About 100 people attended the Nashville town hall meeting at the Veterans Affairs hospital. Many shared their personal experiences. Credit: Emily Siner / WPLN
For more than two hours Monday, veterans passed around a microphone at the Nashville VA hospital and gave director Juan Morales a litany of complaints. They talked about rude physicians, unexpected cancellations and lost paperwork.
Roger Morris, a 29-year-old Army veteran, said he was put in a hospital bed with blood on it — and had the pictures to prove it, he said — and then given the wrong medication.
“Wrong medications can kill somebody. Do understand this, sir?” he told Morales. “Why are we having to go through this? Simply, there’s no excuse for it.”
Many people also spoke about long waits for appointments. Misty Hollars, the daughter of an Army veteran, said her father had to wait six months for a CT scan. When he finally saw a specialist, she said, he was told that other doctors had diagnosed him incorrectly.

A veteran stands up to speak to Juan Morales, director of the Tennessee Valley Health System, which oversees Veterans Affairs hospitals in the region. Credit: Emily Siner / WPLN
“They’re back to base one,” Hollars said. “You wait for six to eight months to wait for a specialist who’s supposed to be able to help him. He can die in six to eight months.”

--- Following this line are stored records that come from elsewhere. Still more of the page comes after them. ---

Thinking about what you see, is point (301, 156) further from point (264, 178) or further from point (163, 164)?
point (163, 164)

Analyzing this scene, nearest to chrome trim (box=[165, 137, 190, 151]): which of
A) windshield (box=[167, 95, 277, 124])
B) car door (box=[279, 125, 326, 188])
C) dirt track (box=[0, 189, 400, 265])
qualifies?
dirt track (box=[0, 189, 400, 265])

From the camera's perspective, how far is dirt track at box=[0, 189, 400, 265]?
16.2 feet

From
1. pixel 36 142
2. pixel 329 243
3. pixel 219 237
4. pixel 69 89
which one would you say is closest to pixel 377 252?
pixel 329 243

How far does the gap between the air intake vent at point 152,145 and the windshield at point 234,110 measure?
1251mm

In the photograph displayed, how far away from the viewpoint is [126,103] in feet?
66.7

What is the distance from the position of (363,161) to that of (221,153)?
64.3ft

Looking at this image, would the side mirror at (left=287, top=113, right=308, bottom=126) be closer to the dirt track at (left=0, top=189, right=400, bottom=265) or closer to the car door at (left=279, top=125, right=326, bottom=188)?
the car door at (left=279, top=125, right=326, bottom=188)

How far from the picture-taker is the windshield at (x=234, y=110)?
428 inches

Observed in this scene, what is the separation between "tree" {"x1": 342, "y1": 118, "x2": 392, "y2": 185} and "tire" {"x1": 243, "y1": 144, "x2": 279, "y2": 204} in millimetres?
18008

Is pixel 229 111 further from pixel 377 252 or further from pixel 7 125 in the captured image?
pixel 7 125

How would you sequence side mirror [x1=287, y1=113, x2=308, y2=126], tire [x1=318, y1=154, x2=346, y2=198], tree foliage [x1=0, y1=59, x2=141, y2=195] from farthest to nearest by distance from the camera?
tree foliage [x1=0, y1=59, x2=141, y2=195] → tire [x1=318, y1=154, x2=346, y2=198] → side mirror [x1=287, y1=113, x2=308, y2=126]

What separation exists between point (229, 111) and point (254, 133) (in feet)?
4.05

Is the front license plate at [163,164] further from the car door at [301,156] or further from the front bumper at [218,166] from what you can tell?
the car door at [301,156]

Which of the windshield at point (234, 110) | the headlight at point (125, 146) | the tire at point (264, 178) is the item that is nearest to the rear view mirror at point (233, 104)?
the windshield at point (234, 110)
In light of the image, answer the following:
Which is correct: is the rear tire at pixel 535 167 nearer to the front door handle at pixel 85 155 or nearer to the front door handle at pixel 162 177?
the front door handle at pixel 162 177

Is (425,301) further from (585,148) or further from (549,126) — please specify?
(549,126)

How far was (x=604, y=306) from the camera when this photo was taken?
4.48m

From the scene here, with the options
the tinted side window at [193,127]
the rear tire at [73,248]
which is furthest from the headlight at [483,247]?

An internal audit by the national Department of Veterans Affairs in June found that veterans waited, on average, more than two months to see a doctor for the first time at the Nashville hospital.
Morales apologized to the audience and said things are changing, but slowly. The Tennessee Valley Health System, which oversees VA facilities in Middle Tennessee and parts of Southern Kentucky, has been approved to hire more than 300 employees, he said.
“I wish I could, next week, tell you guys we got all the staff on board,” he said. “But it takes time to recruit.”
The VA in this region has paid $16 million for veterans to see doctors outside the system, Morales said, and it’s reduced its electronic wait list by more than 3,000 patients — from 4,500 in June to 1,027 in September.